— Your objective —
Transcribe the records below, from the line containing "63 Texas Road, Monroe" up to and including the line containing "近隣の施設や病院と連携". Leave the pictures out of your answer.

*** Block opens ***

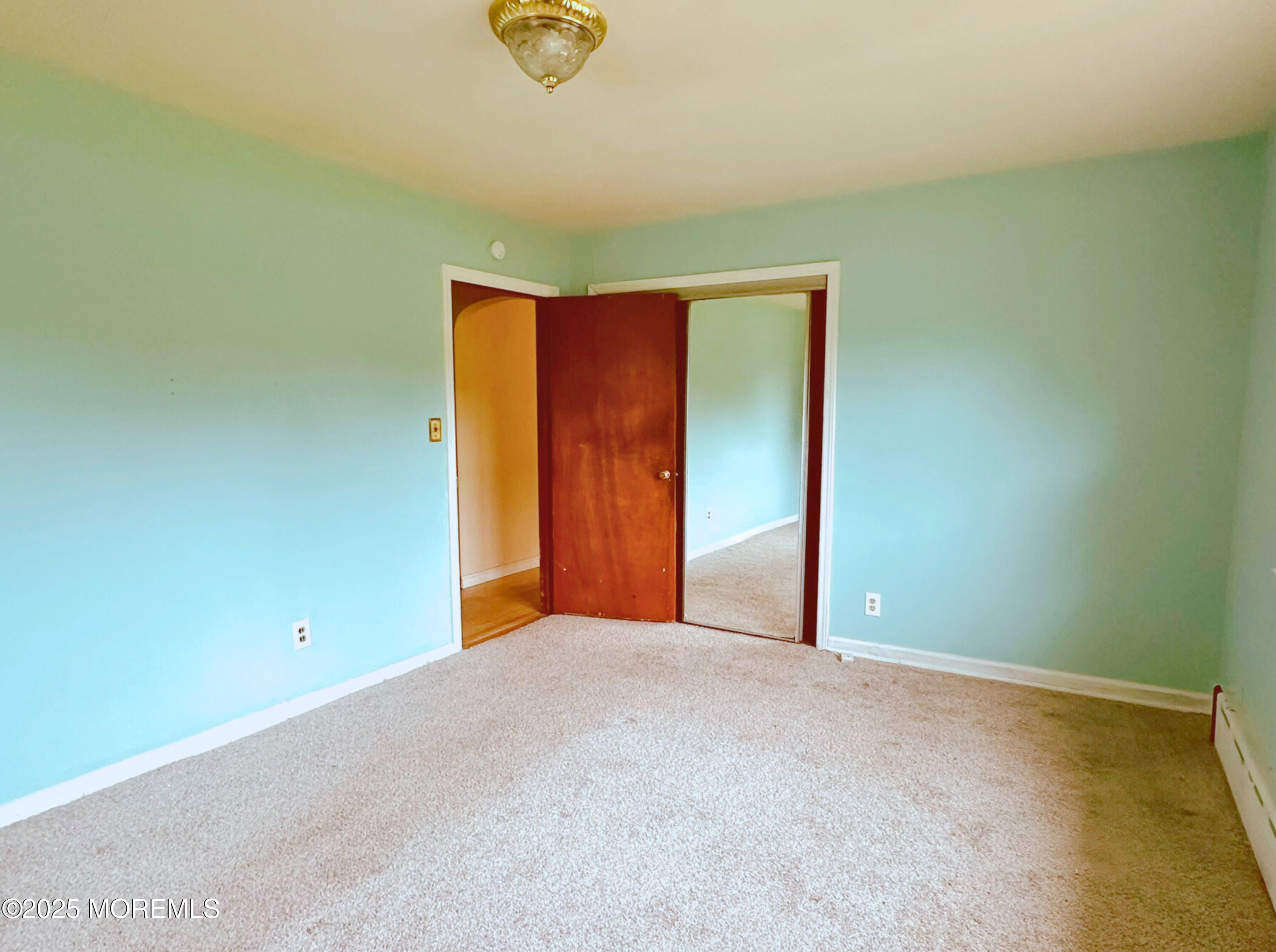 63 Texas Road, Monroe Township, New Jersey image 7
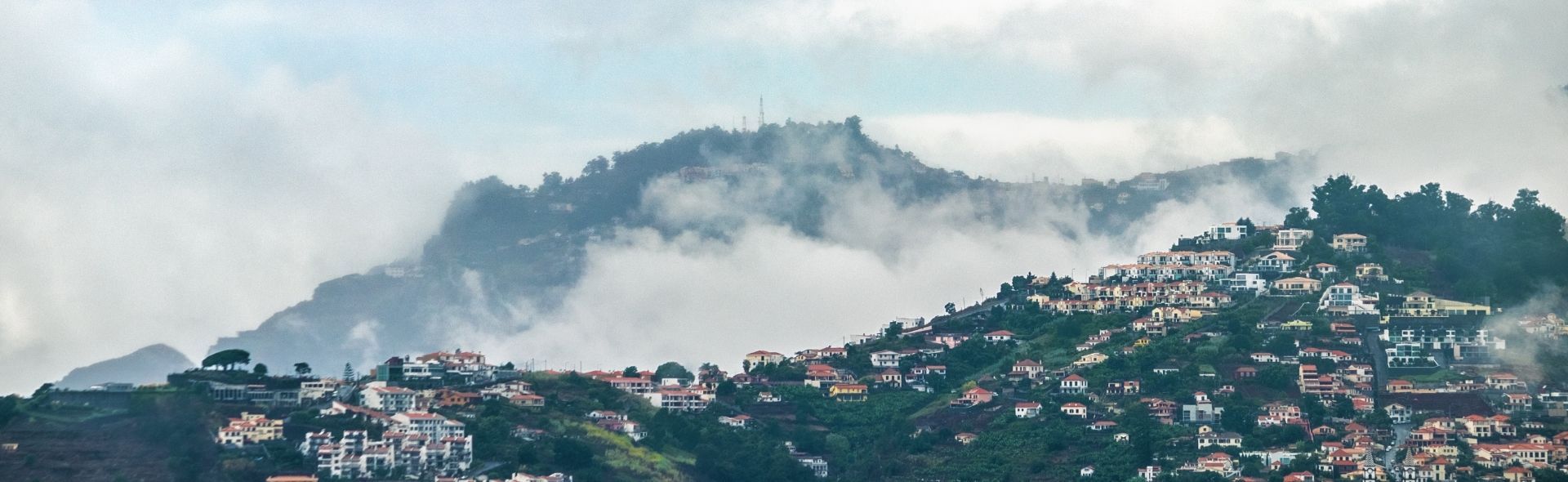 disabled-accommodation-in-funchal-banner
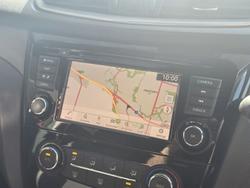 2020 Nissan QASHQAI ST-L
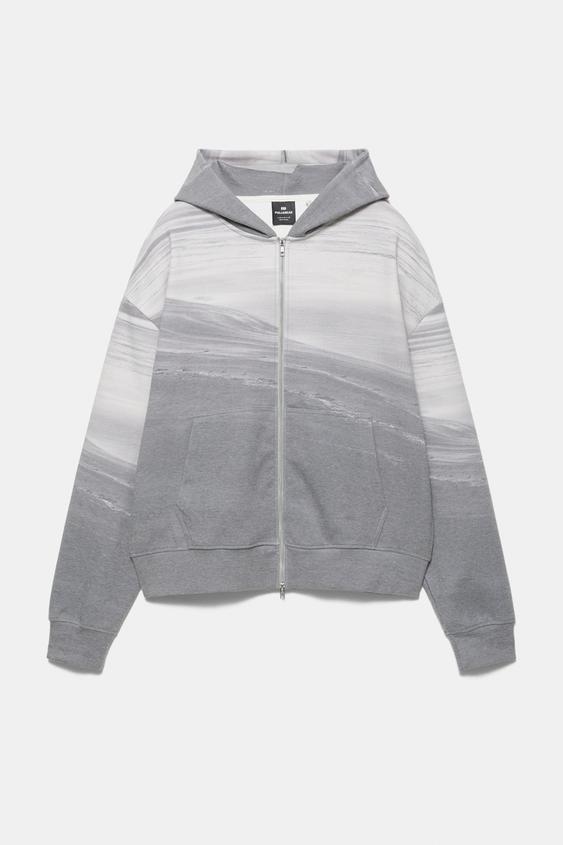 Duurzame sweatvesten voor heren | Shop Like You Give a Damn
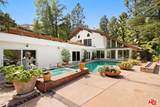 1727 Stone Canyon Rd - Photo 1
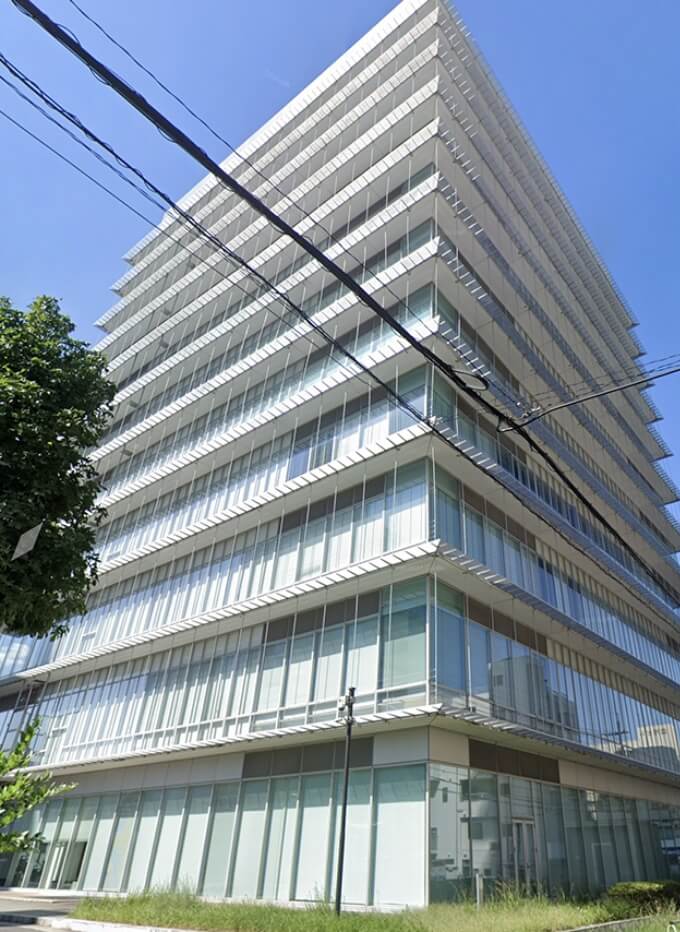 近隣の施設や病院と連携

*** Block closes ***
*** Block opens ***

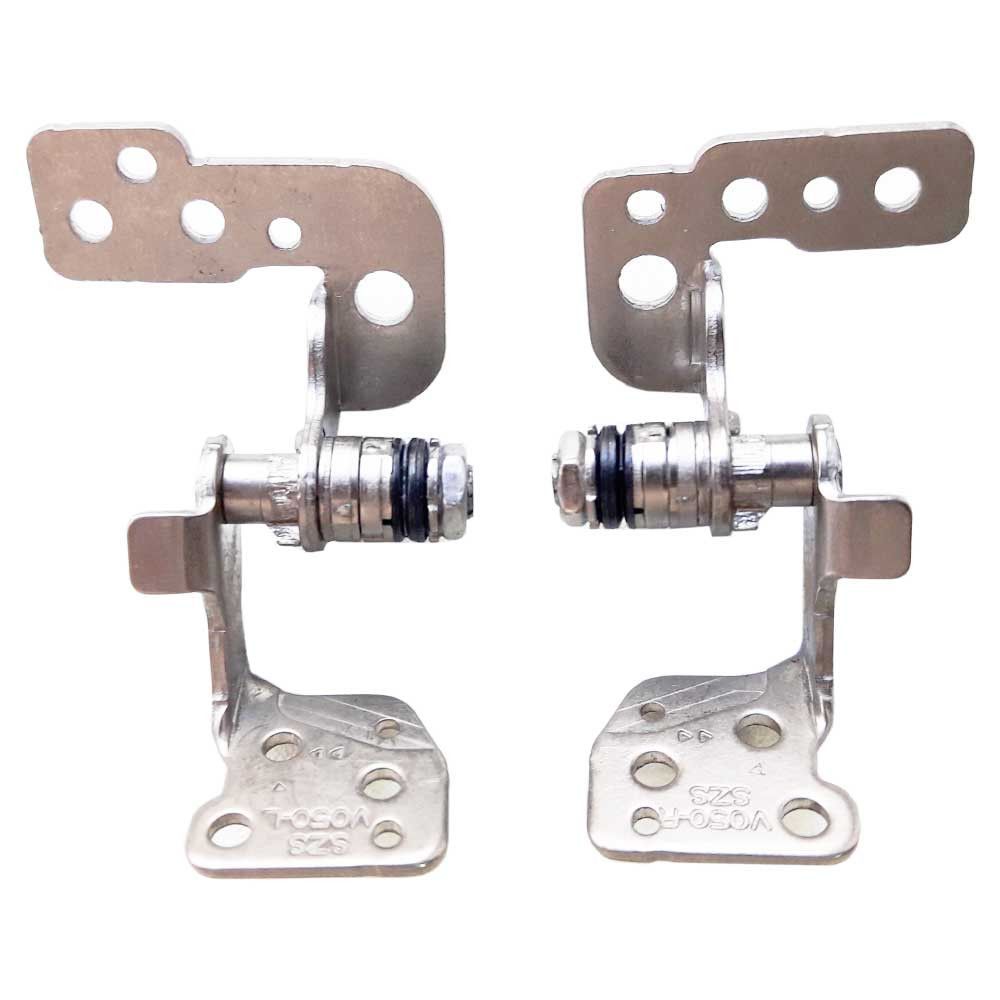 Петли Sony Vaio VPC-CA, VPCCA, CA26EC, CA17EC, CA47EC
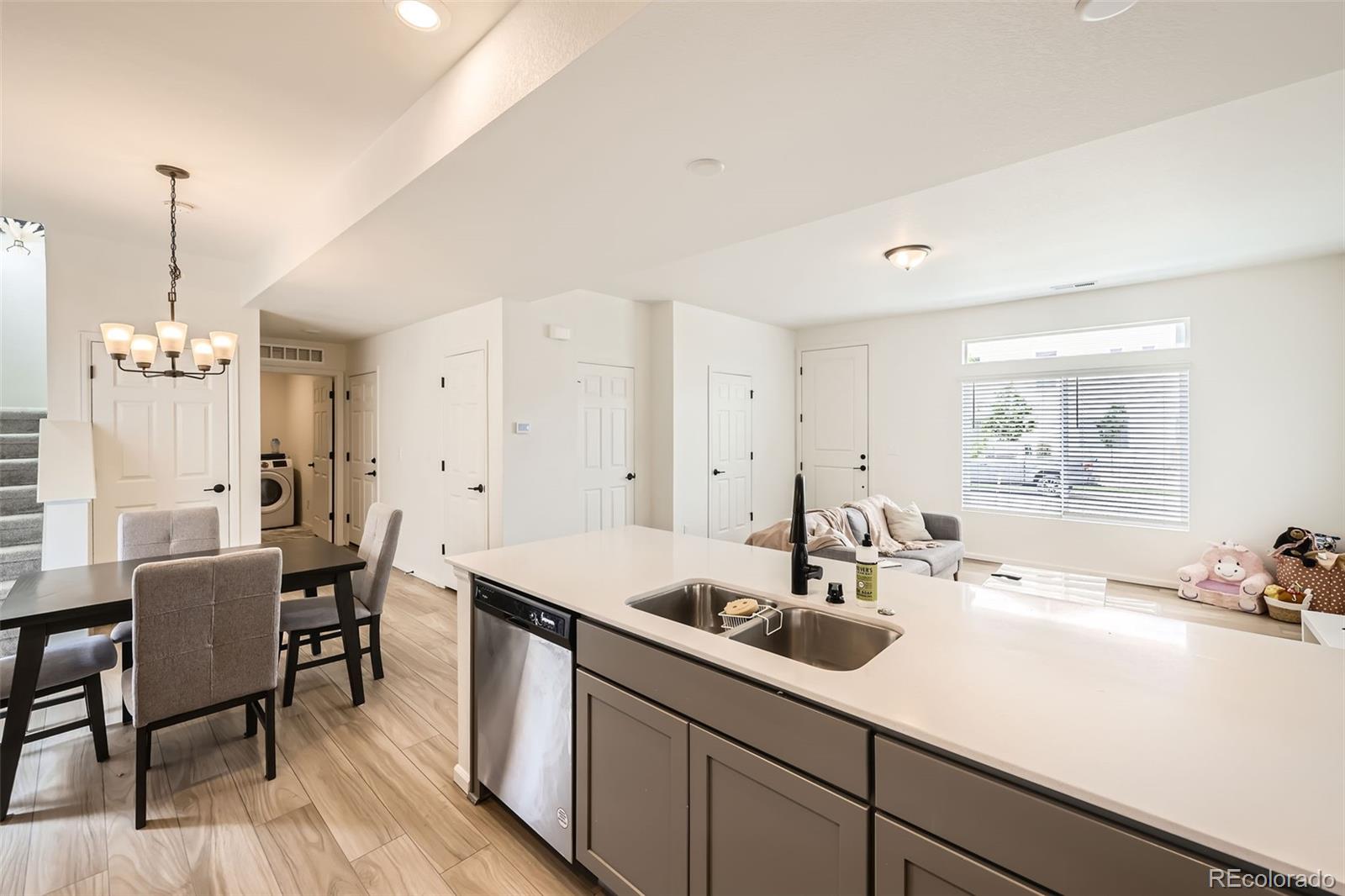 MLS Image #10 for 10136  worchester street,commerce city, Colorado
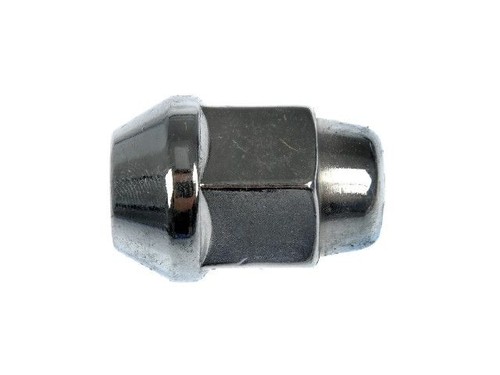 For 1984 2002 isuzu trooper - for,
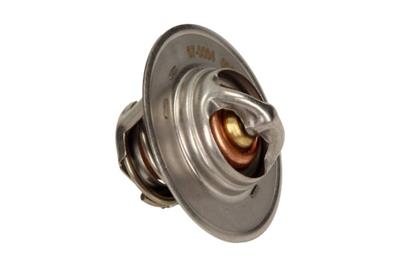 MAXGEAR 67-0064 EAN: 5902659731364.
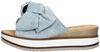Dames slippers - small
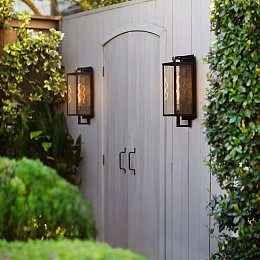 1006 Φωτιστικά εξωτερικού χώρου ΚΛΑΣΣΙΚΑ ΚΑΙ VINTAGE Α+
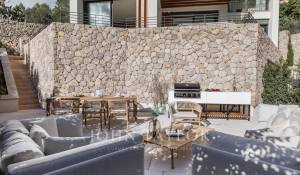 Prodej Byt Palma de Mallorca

*** Block closes ***

— Response to this exercise —
 63 Texas Road, Monroe Township, New Jersey image 7
 disabled-accommodation-in-funchal-banner
 2020 Nissan QASHQAI ST-L
 Duurzame sweatvesten voor heren | Shop Like You Give a Damn
 1727 Stone Canyon Rd - Photo 1
 近隣の施設や病院と連携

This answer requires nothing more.